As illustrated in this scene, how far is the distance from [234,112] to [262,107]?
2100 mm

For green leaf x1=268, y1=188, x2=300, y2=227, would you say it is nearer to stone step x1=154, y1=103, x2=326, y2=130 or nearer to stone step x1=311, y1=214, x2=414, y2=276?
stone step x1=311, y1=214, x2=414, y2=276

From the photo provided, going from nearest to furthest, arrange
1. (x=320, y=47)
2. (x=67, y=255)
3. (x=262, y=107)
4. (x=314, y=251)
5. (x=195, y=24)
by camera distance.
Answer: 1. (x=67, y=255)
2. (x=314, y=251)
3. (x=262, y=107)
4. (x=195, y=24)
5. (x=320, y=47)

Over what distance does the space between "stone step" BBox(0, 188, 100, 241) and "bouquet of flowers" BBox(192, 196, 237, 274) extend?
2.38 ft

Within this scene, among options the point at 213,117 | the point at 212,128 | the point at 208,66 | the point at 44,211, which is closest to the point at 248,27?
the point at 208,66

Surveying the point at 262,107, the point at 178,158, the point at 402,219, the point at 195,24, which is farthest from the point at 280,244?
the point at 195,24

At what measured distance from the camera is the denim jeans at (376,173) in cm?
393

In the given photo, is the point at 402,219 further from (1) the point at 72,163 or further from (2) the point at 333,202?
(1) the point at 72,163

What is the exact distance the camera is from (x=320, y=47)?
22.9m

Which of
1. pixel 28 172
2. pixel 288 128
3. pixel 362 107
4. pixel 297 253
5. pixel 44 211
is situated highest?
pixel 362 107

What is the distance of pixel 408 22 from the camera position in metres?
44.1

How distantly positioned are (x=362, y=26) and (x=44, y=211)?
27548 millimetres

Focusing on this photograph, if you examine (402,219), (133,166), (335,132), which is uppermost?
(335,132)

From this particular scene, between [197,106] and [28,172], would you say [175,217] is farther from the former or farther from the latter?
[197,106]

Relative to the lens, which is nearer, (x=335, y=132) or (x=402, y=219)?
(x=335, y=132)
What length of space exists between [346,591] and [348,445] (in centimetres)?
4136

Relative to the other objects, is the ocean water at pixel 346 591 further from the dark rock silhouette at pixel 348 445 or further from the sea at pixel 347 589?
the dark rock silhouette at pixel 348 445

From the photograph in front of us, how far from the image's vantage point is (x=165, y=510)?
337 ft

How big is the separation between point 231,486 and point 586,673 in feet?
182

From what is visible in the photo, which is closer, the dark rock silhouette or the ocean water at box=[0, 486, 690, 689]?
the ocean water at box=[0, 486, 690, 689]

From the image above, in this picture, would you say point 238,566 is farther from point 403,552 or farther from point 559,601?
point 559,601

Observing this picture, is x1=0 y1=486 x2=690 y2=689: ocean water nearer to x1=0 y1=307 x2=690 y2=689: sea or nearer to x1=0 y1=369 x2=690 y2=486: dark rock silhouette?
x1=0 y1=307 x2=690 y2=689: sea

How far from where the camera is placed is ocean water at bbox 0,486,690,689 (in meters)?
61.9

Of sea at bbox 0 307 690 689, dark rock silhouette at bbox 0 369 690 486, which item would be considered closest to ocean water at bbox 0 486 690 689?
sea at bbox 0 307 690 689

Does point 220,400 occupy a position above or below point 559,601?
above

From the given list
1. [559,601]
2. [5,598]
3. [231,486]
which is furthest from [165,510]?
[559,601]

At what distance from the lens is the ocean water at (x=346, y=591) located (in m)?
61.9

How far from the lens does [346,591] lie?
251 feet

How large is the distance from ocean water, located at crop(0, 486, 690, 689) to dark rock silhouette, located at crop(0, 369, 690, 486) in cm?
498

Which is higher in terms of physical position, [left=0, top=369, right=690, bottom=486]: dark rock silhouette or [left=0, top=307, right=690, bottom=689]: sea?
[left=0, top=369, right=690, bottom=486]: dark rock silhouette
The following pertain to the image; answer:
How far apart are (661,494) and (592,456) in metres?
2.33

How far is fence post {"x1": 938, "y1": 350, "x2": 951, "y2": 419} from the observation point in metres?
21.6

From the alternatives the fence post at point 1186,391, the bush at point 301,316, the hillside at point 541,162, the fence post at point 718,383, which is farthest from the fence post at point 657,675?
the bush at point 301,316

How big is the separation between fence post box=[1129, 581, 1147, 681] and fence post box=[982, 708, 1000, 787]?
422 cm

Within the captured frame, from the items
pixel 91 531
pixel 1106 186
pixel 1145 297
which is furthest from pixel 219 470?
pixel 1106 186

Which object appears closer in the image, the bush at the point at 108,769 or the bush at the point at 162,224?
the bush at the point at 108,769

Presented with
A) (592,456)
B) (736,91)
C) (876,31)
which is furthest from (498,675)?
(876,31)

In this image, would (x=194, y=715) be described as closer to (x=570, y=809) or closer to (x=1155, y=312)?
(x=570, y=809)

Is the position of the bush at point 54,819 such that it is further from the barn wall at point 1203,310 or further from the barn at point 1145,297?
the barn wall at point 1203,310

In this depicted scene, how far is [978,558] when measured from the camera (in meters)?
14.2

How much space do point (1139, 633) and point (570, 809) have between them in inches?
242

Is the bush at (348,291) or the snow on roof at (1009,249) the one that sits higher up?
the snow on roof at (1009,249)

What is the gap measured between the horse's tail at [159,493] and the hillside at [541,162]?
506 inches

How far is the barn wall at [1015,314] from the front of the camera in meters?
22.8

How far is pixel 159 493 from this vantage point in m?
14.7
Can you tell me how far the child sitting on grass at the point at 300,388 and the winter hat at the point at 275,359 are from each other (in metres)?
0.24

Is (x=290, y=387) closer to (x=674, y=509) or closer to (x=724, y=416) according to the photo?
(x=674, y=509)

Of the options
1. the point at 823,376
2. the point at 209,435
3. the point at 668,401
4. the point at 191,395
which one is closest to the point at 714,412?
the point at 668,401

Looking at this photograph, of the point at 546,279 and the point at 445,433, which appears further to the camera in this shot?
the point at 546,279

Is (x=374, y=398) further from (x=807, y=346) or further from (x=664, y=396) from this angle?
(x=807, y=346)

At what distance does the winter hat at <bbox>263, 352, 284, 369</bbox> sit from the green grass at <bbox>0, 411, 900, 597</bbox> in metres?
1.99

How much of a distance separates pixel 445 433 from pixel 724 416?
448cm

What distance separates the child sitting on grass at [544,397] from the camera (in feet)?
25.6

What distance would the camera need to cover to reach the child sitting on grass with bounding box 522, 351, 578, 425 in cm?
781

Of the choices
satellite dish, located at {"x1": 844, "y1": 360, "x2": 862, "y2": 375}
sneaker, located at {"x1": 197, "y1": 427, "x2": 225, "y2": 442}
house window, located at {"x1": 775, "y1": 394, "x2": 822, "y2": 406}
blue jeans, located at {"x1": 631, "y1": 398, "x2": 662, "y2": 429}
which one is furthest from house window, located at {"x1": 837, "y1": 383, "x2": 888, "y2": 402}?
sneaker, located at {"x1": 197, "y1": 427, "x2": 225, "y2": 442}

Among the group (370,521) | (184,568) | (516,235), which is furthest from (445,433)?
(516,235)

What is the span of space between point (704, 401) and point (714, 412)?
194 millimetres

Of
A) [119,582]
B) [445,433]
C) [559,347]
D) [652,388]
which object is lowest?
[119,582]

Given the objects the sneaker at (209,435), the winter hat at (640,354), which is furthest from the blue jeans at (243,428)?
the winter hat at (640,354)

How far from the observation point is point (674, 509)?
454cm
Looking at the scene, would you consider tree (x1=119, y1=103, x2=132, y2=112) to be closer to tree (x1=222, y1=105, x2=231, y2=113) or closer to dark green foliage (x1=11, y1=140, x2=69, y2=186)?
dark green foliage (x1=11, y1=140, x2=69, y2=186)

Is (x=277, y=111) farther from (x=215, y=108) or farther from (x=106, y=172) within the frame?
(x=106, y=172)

◇ ◇ ◇

# [Challenge]
Please recast the items as a Markdown table with the columns Row and Text, starting at the line that contains "Looking at the" and continuing through the last line of the items. Number each row and leave out blank lines.

# [Result of the exercise]
| Row | Text |
|---|---|
| 1 | Looking at the scene, would you consider tree (x1=119, y1=103, x2=132, y2=112) to be closer to tree (x1=222, y1=105, x2=231, y2=113) or closer to dark green foliage (x1=11, y1=140, x2=69, y2=186)? |
| 2 | dark green foliage (x1=11, y1=140, x2=69, y2=186) |
| 3 | Is (x=277, y=111) farther from (x=215, y=108) or farther from (x=106, y=172) within the frame? |
| 4 | (x=106, y=172) |